## Start Listed entries

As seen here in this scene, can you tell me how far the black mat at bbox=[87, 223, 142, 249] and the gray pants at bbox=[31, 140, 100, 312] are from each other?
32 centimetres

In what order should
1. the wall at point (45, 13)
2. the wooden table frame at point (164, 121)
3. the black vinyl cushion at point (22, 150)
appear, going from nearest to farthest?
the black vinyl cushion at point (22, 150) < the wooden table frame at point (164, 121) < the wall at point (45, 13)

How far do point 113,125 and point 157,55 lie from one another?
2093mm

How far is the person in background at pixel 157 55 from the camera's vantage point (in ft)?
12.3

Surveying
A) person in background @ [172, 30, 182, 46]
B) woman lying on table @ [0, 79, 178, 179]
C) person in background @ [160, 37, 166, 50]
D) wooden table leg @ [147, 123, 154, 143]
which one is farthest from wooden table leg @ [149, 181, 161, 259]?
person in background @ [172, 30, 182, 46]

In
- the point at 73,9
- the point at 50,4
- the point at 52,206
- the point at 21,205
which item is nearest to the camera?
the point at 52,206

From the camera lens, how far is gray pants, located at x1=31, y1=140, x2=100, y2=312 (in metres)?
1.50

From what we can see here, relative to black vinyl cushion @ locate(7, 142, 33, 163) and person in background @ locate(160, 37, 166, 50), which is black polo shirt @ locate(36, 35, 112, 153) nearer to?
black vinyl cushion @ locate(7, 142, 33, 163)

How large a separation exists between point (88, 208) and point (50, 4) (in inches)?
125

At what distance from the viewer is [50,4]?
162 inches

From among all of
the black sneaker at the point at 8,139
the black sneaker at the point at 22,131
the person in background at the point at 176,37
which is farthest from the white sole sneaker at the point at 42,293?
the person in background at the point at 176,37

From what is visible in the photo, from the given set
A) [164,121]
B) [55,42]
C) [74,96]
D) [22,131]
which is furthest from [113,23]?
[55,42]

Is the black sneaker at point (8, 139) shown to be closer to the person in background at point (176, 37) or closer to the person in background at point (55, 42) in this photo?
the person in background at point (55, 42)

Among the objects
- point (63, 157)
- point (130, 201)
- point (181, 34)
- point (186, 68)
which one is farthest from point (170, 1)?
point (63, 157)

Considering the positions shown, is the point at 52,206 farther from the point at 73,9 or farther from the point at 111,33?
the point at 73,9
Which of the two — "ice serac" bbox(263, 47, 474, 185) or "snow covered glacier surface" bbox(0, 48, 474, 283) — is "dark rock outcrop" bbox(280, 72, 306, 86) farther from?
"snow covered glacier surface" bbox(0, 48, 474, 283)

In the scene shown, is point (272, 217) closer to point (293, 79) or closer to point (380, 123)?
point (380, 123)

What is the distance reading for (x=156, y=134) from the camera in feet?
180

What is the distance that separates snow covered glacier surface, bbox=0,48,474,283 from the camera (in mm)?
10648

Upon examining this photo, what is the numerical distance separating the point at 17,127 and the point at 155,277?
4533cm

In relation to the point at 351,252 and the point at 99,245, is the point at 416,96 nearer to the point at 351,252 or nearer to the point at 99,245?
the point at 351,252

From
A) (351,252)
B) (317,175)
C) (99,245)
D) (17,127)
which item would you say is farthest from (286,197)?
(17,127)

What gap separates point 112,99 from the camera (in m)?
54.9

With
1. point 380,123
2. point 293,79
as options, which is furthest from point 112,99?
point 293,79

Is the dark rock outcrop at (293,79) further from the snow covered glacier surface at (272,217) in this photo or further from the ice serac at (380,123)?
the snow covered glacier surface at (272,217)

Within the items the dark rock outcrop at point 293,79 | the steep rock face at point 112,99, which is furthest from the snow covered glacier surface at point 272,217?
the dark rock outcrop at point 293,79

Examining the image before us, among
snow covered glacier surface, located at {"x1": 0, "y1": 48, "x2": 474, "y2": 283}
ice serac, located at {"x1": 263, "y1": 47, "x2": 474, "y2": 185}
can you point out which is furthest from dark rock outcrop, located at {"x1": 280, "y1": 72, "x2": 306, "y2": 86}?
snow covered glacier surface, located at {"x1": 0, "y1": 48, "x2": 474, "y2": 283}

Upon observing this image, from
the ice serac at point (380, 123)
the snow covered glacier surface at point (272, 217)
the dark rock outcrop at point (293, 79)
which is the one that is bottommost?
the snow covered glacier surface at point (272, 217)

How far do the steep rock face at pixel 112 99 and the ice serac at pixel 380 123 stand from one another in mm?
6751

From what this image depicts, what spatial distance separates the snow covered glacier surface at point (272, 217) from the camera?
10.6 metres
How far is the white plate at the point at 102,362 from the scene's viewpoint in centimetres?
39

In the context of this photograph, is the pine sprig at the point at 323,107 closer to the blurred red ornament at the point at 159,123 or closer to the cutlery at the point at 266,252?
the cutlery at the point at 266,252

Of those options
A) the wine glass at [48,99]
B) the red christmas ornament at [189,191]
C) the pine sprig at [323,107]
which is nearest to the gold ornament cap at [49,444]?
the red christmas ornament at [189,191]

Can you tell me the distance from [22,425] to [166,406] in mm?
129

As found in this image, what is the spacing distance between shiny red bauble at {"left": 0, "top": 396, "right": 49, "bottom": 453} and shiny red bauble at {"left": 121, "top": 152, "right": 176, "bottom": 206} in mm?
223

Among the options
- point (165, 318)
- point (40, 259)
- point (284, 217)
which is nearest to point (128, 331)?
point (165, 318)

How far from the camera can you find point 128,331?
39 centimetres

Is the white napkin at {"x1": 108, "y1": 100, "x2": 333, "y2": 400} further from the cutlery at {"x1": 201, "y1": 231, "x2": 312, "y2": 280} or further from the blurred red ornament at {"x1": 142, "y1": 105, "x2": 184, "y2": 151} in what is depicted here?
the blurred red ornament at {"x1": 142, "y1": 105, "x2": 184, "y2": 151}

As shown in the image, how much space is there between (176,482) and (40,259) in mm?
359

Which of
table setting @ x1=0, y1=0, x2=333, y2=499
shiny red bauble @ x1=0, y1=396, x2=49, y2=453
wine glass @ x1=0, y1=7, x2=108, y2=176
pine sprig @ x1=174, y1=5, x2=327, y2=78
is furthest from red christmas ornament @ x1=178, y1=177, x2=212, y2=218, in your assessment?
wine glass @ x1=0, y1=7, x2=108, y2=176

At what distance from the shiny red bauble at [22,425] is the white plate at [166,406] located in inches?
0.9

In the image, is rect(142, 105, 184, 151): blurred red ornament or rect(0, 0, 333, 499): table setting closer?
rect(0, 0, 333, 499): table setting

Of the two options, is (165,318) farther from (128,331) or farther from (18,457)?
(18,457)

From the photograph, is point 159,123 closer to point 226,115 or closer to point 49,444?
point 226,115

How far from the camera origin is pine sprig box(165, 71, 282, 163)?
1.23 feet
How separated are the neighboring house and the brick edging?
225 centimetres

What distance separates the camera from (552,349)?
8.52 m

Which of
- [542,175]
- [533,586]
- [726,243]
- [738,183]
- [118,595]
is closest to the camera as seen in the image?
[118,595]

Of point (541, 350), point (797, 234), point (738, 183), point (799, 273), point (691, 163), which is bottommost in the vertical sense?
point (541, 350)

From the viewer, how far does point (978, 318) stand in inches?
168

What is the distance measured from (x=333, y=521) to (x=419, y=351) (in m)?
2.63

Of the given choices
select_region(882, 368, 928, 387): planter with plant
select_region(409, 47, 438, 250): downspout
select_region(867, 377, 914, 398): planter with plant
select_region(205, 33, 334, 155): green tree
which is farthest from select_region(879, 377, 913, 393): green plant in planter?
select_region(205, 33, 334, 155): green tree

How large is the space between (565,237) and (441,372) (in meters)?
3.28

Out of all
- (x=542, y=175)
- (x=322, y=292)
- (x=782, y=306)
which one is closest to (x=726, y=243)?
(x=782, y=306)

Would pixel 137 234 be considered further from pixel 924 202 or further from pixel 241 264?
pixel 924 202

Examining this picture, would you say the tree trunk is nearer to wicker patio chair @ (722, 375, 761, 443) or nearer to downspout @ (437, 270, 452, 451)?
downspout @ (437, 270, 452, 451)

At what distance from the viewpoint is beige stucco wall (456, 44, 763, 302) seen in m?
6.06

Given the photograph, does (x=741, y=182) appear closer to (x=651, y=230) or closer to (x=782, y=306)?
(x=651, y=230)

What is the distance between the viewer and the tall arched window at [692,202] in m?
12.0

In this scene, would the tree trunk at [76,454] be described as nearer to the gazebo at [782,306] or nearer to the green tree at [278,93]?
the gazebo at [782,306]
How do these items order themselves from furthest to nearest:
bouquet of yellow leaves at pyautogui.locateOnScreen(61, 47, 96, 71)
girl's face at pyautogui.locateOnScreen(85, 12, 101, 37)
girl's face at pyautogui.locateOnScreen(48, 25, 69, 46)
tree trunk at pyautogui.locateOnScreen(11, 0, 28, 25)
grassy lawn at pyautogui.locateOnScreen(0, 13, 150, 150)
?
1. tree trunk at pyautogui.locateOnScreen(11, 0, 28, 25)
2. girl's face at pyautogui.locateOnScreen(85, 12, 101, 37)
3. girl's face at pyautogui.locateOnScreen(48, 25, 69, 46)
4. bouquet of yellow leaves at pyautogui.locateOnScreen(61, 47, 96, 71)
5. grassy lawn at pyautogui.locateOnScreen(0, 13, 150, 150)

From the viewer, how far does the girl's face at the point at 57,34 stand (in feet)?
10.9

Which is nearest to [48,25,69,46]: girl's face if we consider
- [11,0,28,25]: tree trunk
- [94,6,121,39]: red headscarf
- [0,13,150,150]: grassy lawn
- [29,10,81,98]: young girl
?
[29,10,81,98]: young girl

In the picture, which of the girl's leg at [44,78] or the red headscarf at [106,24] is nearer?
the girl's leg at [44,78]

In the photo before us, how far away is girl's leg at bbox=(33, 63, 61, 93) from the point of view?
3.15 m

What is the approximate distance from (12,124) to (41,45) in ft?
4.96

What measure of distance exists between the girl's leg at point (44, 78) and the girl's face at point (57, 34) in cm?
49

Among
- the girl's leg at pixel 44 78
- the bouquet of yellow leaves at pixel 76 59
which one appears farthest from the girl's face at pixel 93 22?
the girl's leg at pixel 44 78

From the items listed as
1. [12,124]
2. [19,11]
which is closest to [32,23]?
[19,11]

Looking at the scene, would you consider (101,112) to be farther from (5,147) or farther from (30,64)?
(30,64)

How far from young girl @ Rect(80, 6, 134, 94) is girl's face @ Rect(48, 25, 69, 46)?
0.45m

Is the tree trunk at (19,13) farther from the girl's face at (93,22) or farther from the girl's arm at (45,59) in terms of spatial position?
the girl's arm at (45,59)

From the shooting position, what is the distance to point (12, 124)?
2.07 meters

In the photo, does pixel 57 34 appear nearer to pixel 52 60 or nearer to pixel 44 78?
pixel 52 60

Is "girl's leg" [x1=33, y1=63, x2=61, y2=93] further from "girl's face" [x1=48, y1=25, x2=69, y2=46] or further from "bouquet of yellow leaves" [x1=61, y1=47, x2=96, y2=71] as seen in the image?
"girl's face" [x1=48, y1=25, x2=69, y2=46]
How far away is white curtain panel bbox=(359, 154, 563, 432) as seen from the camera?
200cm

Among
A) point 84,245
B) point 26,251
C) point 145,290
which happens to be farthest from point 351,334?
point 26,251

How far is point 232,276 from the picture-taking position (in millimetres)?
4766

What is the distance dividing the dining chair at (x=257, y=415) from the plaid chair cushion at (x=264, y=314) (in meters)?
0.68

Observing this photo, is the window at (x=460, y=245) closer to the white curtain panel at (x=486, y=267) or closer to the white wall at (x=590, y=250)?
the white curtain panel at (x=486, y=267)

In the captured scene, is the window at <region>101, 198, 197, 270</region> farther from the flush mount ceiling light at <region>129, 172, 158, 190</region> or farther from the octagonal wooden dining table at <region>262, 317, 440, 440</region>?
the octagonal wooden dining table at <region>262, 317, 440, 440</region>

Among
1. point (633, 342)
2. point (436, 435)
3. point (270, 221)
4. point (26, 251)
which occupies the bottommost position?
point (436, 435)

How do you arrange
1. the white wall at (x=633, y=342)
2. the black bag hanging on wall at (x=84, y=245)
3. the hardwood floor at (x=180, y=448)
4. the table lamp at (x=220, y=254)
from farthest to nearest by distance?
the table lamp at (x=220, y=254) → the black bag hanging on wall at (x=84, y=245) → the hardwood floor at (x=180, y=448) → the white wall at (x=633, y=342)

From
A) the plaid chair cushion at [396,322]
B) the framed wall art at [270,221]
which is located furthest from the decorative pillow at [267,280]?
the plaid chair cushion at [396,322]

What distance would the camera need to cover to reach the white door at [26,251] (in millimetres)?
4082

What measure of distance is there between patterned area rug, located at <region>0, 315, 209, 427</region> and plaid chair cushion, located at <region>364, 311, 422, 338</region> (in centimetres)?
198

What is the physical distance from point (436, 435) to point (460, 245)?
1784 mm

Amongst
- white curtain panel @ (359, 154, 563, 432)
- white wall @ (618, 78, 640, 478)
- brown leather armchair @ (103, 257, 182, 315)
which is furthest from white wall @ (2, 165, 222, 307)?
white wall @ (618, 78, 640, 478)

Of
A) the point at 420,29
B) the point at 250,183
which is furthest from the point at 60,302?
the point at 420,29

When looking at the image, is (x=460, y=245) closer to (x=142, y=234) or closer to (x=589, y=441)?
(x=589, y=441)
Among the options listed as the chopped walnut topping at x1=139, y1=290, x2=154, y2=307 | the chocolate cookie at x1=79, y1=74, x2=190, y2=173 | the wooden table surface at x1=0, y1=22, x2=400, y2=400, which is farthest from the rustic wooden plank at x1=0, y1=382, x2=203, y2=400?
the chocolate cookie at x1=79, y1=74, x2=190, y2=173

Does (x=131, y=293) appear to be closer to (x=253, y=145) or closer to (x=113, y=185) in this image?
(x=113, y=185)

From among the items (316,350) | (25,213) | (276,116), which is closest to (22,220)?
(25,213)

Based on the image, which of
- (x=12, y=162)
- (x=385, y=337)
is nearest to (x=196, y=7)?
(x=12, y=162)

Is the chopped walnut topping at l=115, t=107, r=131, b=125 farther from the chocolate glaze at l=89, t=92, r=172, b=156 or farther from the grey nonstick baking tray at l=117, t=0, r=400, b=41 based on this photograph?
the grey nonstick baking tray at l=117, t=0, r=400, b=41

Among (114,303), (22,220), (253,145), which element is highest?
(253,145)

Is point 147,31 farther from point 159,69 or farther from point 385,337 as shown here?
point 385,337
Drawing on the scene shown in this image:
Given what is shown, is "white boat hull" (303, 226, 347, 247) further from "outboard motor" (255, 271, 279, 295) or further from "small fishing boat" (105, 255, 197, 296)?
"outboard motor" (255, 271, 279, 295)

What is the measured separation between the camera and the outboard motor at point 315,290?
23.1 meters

## End Listed entries

- Exercise -
Please count how many lines of the records above contain the word "measured", treating uppercase and lowercase as different. Reply with the number alone.

- Problem solution -
2